Aurand finally broke the stare, and his grin returned. “A damn shame,” he said as he walked into the outer office. He grabbed his white Montana Peak from the coat rack and set it at a steep angle on his head. “I doubt you’ll live past that long drop at the end of the rope to find out who’s fastest. A damn shame is what it is.” And Aurand’s laughter grew fainter as he closed the door separating the office from the cell. “I got to go find some missing woman,” he called to Tucker. “Now don’t go away, hear?”
CHAPTER 2
* * *
Someone in the outer office tipped over a chair and cursed. Tucker called as loud as his parched th
roat would allow to whoever stood guard on the other side of the door. But no one came, and he eyed the water bucket hanging on the far wall. Condensation dripped off the clay pot and onto the ladle hanging over the side, but it did Tucker no good. It hung just out of his reach.
He dropped back onto his bunk. Perhaps it was the fact that if he didn’t get water soon, the hangman would be cheated. Perhaps it was not knowing if he had killed that roustabout or not. Either way, his throbbing head was forgotten among all his other worries. They made him wish his bloody head was his only problem right now.
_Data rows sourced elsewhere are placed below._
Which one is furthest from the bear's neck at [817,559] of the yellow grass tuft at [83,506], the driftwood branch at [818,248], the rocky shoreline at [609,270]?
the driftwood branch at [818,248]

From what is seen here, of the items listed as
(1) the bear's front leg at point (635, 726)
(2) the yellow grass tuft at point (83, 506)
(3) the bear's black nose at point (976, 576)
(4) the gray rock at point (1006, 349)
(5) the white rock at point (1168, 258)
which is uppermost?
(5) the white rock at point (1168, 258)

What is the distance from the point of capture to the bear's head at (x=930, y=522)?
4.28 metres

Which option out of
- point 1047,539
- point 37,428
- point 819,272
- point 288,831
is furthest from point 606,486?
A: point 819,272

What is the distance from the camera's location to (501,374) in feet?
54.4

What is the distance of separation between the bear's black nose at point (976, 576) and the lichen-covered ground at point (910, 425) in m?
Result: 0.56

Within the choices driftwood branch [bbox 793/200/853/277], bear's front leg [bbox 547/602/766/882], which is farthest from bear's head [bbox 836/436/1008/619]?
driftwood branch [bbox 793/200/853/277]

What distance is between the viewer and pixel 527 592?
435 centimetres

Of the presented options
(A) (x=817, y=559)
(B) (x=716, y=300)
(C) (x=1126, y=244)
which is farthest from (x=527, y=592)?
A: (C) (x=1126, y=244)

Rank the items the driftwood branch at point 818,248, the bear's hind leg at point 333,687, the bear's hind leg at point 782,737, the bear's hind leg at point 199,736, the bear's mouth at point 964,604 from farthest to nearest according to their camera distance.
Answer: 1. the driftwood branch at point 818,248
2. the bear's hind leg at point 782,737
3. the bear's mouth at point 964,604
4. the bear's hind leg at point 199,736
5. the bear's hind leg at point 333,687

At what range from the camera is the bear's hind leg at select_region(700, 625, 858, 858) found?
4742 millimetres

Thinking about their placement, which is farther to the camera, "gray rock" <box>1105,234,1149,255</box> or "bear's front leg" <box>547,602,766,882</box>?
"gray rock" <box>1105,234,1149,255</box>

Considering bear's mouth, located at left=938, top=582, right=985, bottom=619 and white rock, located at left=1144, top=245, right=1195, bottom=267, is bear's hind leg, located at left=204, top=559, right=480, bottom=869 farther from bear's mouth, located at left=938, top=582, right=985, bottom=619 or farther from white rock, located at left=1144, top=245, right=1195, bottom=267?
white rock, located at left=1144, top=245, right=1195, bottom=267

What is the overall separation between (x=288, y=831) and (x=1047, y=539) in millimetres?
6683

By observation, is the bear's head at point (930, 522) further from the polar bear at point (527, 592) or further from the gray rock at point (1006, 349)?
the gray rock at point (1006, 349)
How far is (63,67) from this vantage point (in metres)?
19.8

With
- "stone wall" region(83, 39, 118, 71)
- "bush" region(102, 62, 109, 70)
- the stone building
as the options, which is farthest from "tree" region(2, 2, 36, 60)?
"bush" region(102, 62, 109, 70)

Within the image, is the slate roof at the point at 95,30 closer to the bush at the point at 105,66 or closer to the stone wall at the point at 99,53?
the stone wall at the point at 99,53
He took his bandana from his neck and wiped drops of sweat forming—and as quickly drying—on his face, running into his head wound, itching mightily. The stifling noonday heat inside the windless confines of the tiny cell made it hard to breathe if he moved, so he lay still on the bunk.
But sleep evaded him, and only his own hoarse, labored breathing talked back. His mind would not allow himself to sleep, wondering if Aurand was right. If he were, then Tucker had no argument to give the circuit judge. The worst for him, though, was the look on Aurand’s face when he left the jailhouse this morning. He knew that confining a man like Tucker—so used to the open trail, so comfortable under the stars—might kill him just locked up in this stagnant jail cell. Either way, Aurand Forester would win. And that grated on Tucker.
Sometime in the afternoon, exhaustion from lack of food and water and thinking too much got the better of him, and he drifted off. In his fitful sleep, a snake hissed at him. And hissed again. And called his name. But snakes didn’t talk, and Tucker sat upright on the bunk.
“Tuck,” a voice whispered again. “Come to the winda’.”
Tucker stood on the bunk and grabbed onto the window bars facing the alley in back of the jailhouse. Jack Worman balanced atop his paint pony, a leg hooked over the pommel. He clung to the bars while he looked nervously around the empty alley. “Got yourself in a fix this time,” Jack said. His horse snorted, and he stroked the gelding’s muzzle to quiet him. “What’s with that roustabout?”